Return the lines beginning at the one that contains "Here, is clear" and continuing to the end of the entries, including both ends, exactly as written and nothing else.

◆ RAW RECORDS
-------
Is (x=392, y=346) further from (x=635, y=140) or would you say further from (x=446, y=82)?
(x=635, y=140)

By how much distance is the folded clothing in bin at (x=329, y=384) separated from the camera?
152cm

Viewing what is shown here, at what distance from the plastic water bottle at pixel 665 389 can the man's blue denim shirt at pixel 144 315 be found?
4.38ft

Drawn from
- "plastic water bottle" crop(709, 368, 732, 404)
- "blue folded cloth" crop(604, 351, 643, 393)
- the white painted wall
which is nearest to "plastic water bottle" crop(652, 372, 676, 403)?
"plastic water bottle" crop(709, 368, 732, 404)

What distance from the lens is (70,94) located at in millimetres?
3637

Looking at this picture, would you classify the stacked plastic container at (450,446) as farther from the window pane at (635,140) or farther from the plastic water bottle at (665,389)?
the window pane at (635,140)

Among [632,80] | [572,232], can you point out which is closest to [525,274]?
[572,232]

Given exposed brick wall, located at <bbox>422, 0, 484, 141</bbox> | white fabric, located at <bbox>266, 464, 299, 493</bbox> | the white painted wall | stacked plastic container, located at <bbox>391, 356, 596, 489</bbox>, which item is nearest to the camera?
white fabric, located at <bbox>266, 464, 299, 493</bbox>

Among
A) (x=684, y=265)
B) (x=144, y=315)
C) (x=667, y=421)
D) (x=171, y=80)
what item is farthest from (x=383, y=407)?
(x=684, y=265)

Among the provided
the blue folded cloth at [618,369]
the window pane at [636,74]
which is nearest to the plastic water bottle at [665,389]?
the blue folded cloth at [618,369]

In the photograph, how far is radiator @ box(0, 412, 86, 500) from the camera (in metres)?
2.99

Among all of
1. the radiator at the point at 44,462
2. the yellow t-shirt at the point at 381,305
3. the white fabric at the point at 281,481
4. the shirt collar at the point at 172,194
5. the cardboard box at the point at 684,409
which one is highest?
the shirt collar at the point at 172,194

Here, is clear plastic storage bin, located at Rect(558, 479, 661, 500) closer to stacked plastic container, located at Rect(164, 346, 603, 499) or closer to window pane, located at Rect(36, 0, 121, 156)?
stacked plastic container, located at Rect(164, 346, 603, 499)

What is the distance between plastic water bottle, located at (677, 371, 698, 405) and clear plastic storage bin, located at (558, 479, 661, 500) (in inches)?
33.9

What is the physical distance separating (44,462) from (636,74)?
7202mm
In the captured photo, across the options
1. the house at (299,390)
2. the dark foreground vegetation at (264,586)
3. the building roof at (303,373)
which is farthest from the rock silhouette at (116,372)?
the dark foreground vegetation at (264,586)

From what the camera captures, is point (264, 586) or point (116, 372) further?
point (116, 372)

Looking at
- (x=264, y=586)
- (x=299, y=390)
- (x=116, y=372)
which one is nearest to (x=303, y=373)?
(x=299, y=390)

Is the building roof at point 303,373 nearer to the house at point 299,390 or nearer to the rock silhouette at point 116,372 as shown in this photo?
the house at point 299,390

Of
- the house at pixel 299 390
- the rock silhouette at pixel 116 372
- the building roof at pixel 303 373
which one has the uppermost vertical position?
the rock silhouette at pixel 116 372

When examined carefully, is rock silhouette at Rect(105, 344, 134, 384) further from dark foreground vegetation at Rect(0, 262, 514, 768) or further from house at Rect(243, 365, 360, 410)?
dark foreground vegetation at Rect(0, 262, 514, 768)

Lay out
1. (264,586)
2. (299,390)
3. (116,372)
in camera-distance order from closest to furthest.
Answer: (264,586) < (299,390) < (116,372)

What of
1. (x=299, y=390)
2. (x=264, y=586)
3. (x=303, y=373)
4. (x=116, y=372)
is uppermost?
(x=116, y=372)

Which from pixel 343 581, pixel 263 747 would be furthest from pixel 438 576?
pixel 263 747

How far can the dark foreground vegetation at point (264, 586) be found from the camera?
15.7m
-------
◆ WRITTEN RESPONSE
Here, is clear plastic storage bin, located at Rect(558, 479, 661, 500) closer to stacked plastic container, located at Rect(164, 346, 603, 499) or closer to window pane, located at Rect(36, 0, 121, 156)?
stacked plastic container, located at Rect(164, 346, 603, 499)

What is the distance between plastic water bottle, located at (677, 371, 698, 405) and clear plastic storage bin, located at (558, 479, 661, 500) (in inches)?
33.9

What is the physical distance separating (44,462) from (636,74)?
7202mm
In the captured photo, across the options
1. the house at (299,390)
2. the dark foreground vegetation at (264,586)
3. the building roof at (303,373)
which is farthest from the rock silhouette at (116,372)?
the dark foreground vegetation at (264,586)

From what the camera captures, is point (264, 586) or point (116, 372) further?
point (116, 372)

Looking at
- (x=264, y=586)
- (x=299, y=390)
- (x=116, y=372)
which one is nearest to (x=303, y=373)?
(x=299, y=390)

Is the building roof at point 303,373 nearer to the house at point 299,390 or nearer to the rock silhouette at point 116,372 as shown in this photo?
the house at point 299,390

Of
- the house at pixel 299 390
- the rock silhouette at pixel 116 372
- the building roof at pixel 303 373
which one has the uppermost vertical position?
the rock silhouette at pixel 116 372

When examined carefully, is rock silhouette at Rect(105, 344, 134, 384) further from dark foreground vegetation at Rect(0, 262, 514, 768) or further from house at Rect(243, 365, 360, 410)?
dark foreground vegetation at Rect(0, 262, 514, 768)

Lay out
1. (264,586)
2. (299,390)
3. (116,372)
in camera-distance order from closest to furthest.
Answer: (264,586) < (299,390) < (116,372)

What of
1. (x=299, y=390)
2. (x=264, y=586)
3. (x=303, y=373)
4. (x=116, y=372)
is uppermost?
(x=116, y=372)

Which from pixel 343 581, pixel 263 747 would be furthest from pixel 438 576?
pixel 263 747

How far can the dark foreground vegetation at point (264, 586) be found from the camera?
15.7m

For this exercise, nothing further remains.